/---

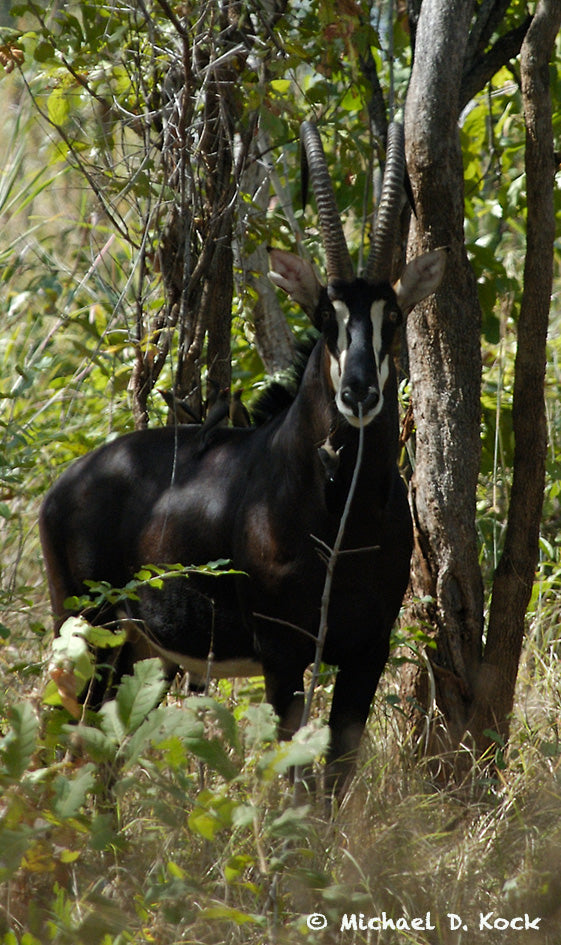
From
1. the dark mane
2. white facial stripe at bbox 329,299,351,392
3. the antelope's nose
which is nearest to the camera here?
the antelope's nose

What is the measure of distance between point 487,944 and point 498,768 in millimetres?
1341

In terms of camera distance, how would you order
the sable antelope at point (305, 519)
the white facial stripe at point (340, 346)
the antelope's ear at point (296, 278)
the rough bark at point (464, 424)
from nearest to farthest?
the white facial stripe at point (340, 346)
the sable antelope at point (305, 519)
the antelope's ear at point (296, 278)
the rough bark at point (464, 424)

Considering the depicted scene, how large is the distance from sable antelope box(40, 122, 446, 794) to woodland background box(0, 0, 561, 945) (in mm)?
222

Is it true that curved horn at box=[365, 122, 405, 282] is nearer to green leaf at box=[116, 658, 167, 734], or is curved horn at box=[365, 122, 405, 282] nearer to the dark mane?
the dark mane

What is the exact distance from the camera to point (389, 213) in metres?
4.26

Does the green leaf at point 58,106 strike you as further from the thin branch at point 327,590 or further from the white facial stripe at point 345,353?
the thin branch at point 327,590

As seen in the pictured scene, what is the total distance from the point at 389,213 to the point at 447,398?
908mm

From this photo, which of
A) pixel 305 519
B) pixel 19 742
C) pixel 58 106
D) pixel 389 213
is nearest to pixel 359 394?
pixel 305 519

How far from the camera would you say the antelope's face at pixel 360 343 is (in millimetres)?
3789

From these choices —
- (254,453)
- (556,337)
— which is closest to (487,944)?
(254,453)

\---

→ Task to complete:
Place every line of the records above into a Markdown table with the columns Row and Line, numbering each row and omitting blank lines. Leave the pictures out of the table.

→ Solution for this problem:
| Row | Line |
|---|---|
| 1 | From |
| 2 | 1. the dark mane |
| 3 | 2. white facial stripe at bbox 329,299,351,392 |
| 4 | 3. the antelope's nose |
| 5 | which is nearest to the camera here? |
| 6 | the antelope's nose |
| 7 | What is the measure of distance between point 487,944 and point 498,768 in millimetres? |
| 8 | 1341 |
| 9 | In terms of camera distance, how would you order |
| 10 | the sable antelope at point (305, 519) |
| 11 | the white facial stripe at point (340, 346) |
| 12 | the antelope's ear at point (296, 278) |
| 13 | the rough bark at point (464, 424) |
| 14 | from nearest to farthest? |
| 15 | the white facial stripe at point (340, 346) |
| 16 | the sable antelope at point (305, 519) |
| 17 | the antelope's ear at point (296, 278) |
| 18 | the rough bark at point (464, 424) |
| 19 | Considering the depicted scene, how large is the distance from sable antelope box(40, 122, 446, 794) to woodland background box(0, 0, 561, 945) (in mm)? |
| 20 | 222 |
| 21 | Is it true that curved horn at box=[365, 122, 405, 282] is nearer to green leaf at box=[116, 658, 167, 734], or is curved horn at box=[365, 122, 405, 282] nearer to the dark mane? |
| 22 | the dark mane |
| 23 | What is the exact distance from the camera to point (389, 213) in metres? |
| 24 | 4.26 |
| 25 | Does the green leaf at point 58,106 strike you as further from the thin branch at point 327,590 or further from the white facial stripe at point 345,353? |
| 26 | the thin branch at point 327,590 |
| 27 | As seen in the pictured scene, what is the total distance from the point at 389,213 to the point at 447,398? |
| 28 | 908mm |
| 29 | From this photo, which of |
| 30 | A) pixel 305 519 |
| 31 | B) pixel 19 742 |
| 32 | C) pixel 58 106 |
| 33 | D) pixel 389 213 |
| 34 | is nearest to pixel 359 394? |
| 35 | pixel 305 519 |
| 36 | How far from the camera would you say the antelope's face at pixel 360 343 is (in millimetres)? |
| 37 | 3789 |
| 38 | From these choices — |
| 39 | - (254,453) |
| 40 | - (556,337) |
| 41 | — which is closest to (487,944)? |
| 42 | (254,453) |